◆ Check your understanding
• A. Rewrite everything from "Colorado’s legal marijuana" down to "facing budget shortfalls." in the article on Colorado's pot tax spending, putting "Rocky Mountain state" in place of "western state".
• B. Write the next part of the article on Colorado's pot tax spending, starting right after its final sentence.
Start of Passage shown
Colorado pot tax funds social programs.

A Colorado City Raised $1.5 Million In Pot Taxes. How They Spent It is Even Better.

[DIGEST: Fortune, CBS, HuffPo]

Colorado’s legal marijuana industry has made good on its promises to improve the state’s economy and bring about positive change through sales taxes collected on medicinal and recreational cannabis. In just two years, legal cannabis has become a $1 billion industry in the western state, creating jobs, boosting tourism and decreasing the high costs of policing and incarceration. But it’s the smart ways in which Colorado is spending its pot tax windfall that is attracting the attention of states that are facing budget shortfalls.  


Colorado has allocated $40 million to new school construction, updating old, unsafe and overcrowded buildings with new, state-of-the-art learning facilities. It has dedicated millions more to drop-out prevention programs, youth mentoring services, poison control centers, substance abuse programs and Future Farmers of America and 4H.

PotCredit: Source.

In Aurora, Colorado, council members agreed to spend part of its anticipated $4.5 million in pot taxes to alleviate the problem of homelessness. The city council allocated $1.5 million to be spent over two years, in addition to another $1.5 million already dedicated to homeless services. The new funding will help the nonprofit Colfax Community Network assist low-income families who are homeless or living in transient hotels. Additional funds were dedicated to specific needs, such as the purchase of two new vans for outreach services. The council discussed the possibility of ultimately building a day center facility where homeless individuals could wash their clothes, take a shower and receive mental health services.
End of Passage shown
Start of Supplied data
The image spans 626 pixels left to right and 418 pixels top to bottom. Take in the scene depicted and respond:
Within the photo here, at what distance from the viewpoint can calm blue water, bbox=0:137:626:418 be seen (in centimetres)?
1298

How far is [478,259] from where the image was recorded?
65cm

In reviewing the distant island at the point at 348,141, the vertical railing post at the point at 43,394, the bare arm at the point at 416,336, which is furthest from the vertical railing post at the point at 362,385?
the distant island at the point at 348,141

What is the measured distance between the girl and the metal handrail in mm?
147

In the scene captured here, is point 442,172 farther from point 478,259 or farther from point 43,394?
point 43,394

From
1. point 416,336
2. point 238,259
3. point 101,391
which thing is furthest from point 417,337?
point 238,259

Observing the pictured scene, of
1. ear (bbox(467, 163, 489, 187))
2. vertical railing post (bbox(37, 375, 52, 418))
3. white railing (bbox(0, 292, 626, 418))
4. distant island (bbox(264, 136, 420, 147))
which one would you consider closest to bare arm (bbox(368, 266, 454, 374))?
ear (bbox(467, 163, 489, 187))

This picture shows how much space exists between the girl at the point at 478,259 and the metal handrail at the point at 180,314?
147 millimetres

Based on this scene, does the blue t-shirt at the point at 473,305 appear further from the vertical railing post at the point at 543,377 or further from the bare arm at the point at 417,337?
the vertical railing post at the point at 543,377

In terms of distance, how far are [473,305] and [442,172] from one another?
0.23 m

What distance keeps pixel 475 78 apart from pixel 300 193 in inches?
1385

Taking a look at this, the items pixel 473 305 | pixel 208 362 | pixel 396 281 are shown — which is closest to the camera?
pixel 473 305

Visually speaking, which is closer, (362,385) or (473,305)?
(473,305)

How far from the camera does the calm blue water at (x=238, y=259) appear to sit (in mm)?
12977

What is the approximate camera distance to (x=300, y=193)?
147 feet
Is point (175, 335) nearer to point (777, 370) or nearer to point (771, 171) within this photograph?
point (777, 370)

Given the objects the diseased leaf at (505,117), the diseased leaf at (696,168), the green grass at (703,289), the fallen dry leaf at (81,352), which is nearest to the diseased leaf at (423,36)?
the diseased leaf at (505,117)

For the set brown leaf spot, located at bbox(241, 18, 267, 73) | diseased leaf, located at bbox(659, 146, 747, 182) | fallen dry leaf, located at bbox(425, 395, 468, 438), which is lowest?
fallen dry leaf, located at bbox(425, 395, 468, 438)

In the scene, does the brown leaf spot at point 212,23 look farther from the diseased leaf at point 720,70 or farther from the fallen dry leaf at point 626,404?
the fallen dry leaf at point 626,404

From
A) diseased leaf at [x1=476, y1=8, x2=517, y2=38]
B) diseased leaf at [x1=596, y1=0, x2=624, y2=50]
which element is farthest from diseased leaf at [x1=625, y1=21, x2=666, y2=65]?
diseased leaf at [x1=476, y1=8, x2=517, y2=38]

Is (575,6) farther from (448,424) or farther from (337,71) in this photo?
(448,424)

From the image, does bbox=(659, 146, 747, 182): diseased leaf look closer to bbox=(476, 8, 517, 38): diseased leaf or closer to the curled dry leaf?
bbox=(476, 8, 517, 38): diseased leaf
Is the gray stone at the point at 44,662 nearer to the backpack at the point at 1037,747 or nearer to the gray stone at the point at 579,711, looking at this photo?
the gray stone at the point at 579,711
End of Supplied data
◆ Written responses
• A.
Colorado’s legal marijuana industry has made good on its promises to improve the state’s economy and bring about positive change through sales taxes collected on medicinal and recreational cannabis. In just two years, legal cannabis has become a $1 billion industry in the Rocky Mountain state, creating jobs, boosting tourism and decreasing the high costs of policing and incarceration. But it’s the smart ways in which Colorado is spending its pot tax windfall that is attracting the attention of states that are facing budget shortfalls.

• B.
Aurora is also using cannabis tax money to build a new recreation center and fund other

area nonprofits. “We wanted to be able to show citizens that we are having a positive impact on the community and point to specific projects or initiatives to where that money is going to,” said Bob Roth, Aurora city councilman.

PotBob Roth. (Credit: Source.)

In 2015, Colorado collected more than $135 million in taxes and license fees related to legal cannabis sales — an increase of nearly 78 percent from the $76 million in taxes and fees collected the previous year. Cannabis sales in the state rose by 42 percent after the first year of legalization.

“The additional tax revenue far exceeds the cost of regulating the system,” Mason Tvert, a spokesman for industry advocacy group the Marijuana Policy Project, said. “Regulating and taxing marijuana has been incredibly successful in Colorado, and it represents a model for other states to follow.”